#### Set problem a
Count the lines in the records below that contain the string "tennis", matching case exactly, and give only that number.

#### Text excerpt
§ §

Eric Garner’s Mother Gives Emotional Testimony at Judiciary Hearing

by 10/08/2019

Gwen Carr provided an emotional opening statement during the House Judiciary Committee’s oversight hearing on policing practices.

Carr, the mother of Eric Garner who died in New York from a police chokehold in 2014, recounted how police officers had approached her son outside of a grocery store on Staten Island.

Inexplicably, Officer Daniel Pantaleo wrestled Garner to the ground and used an illegal chokehold that eventually led to Garner’s death.

“Five years ago, my beloved son Eric was murdered by people who were supposed to serve and protect,” Carr told the bipartisan group of lawmakers.

“Eric cried out 11 times, ‘I can’t breathe.’ But those officers on the scene that day didn’t seem to care,” she said. “How come no one was held accountable?”

Carr said Garner’s death had devastated her family.

It also led to the fatal heart attack suffered by Garner’s sister, Erica, who died of a heart attack in 2017, Carr said.

“She died of a broken heart,” Carr said.

House Judiciary Committee Chair Jerrold Nadler (D-NY), told Carr that the criminal justice system failed her and her family.

“Shockingly, the officer responsible for placing Mr. Garner in a departmentally-banned chokehold remained on the force for five years before finally being fired this past August,” Nadler said.

The chairman also asked that his colleagues in Congress look for measures that would prevent police officers from escaping punishment.

“There needs to be better information on the use of force and better proposals to end racial profiling and to restore trust between law enforcement and the community,” Nadler said.

The hearing focused on the role of the federal government in addressing concerns about illegal practices, enhancing accountability, and in developing 21st-century policing practices.

During the session, the Rev. Al Sharpton joined Carr and others to call on Congress to pass legislation to set a federal standard for excessive use of force.

It included testimony from former professional tennis player James Blake; former federal law enforcement official Ron Davis; National Organization of Black Law Enforcement Chief Vera Bumpers; and Dr. Phillip Atiba of the Center for Policing Equity.

“I should say from the onset that (the National Action Network – or NAN) has never been anti-police. We are, however, anti-police brutality,” Sharpton said.

“We know that most police officers are hardworking and law-abiding citizens who take the oath to serve and protect quite seriously. They put their lives on the line every day to keep us all safe, and we are grateful for their enormous service and sacrifice,” he said.

However, over the past two decades, there has been a growing, and disturbing trend of mostly unarmed black and brown young men who have been the victims of discriminatory police practices and these encounters with law enforcement have led to their untimely deaths, Sharpton told the committee.

§ §

#### Supplied data
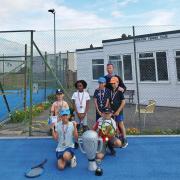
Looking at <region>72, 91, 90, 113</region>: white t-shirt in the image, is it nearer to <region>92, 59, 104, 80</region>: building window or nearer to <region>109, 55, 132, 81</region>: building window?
<region>109, 55, 132, 81</region>: building window

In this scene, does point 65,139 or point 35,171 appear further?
point 65,139

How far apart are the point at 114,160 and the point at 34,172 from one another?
173 cm

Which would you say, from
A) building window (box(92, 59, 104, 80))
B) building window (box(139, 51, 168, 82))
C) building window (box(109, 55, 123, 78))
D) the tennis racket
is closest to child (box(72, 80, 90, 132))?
the tennis racket

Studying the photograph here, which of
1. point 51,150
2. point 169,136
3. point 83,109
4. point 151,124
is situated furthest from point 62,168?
point 151,124

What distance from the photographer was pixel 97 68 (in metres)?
19.1

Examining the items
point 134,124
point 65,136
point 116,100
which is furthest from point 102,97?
point 134,124

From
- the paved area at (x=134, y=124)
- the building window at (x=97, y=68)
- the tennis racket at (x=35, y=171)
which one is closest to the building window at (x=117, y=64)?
the building window at (x=97, y=68)

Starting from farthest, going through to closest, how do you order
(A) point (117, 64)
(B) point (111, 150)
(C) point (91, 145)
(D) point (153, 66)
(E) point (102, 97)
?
1. (A) point (117, 64)
2. (D) point (153, 66)
3. (E) point (102, 97)
4. (B) point (111, 150)
5. (C) point (91, 145)

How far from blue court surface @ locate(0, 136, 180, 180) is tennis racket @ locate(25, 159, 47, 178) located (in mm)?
99

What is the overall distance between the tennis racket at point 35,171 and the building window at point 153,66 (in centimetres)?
976

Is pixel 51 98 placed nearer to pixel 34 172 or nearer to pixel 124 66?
pixel 124 66

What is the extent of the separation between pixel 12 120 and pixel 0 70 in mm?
7608

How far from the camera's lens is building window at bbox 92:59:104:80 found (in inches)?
746

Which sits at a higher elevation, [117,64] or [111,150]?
[117,64]
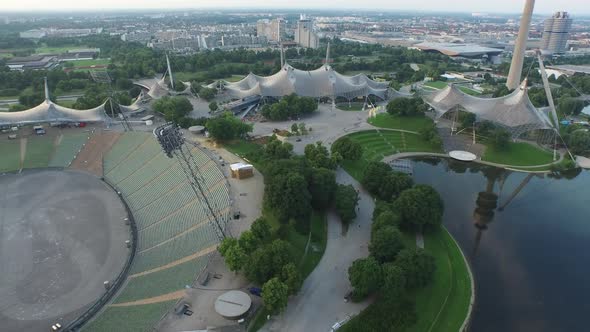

§ §

#### Set problem b
Please reproduce the passage from the article on Gwen Carr's testimony, from "Gwen Carr provided" up to and including "on Staten Island.", without changing a character.

#### Final result a
5

#### Final result b
Gwen Carr provided an emotional opening statement during the House Judiciary Committee’s oversight hearing on policing practices.

Carr, the mother of Eric Garner who died in New York from a police chokehold in 2014, recounted how police officers had approached her son outside of a grocery store on Staten Island.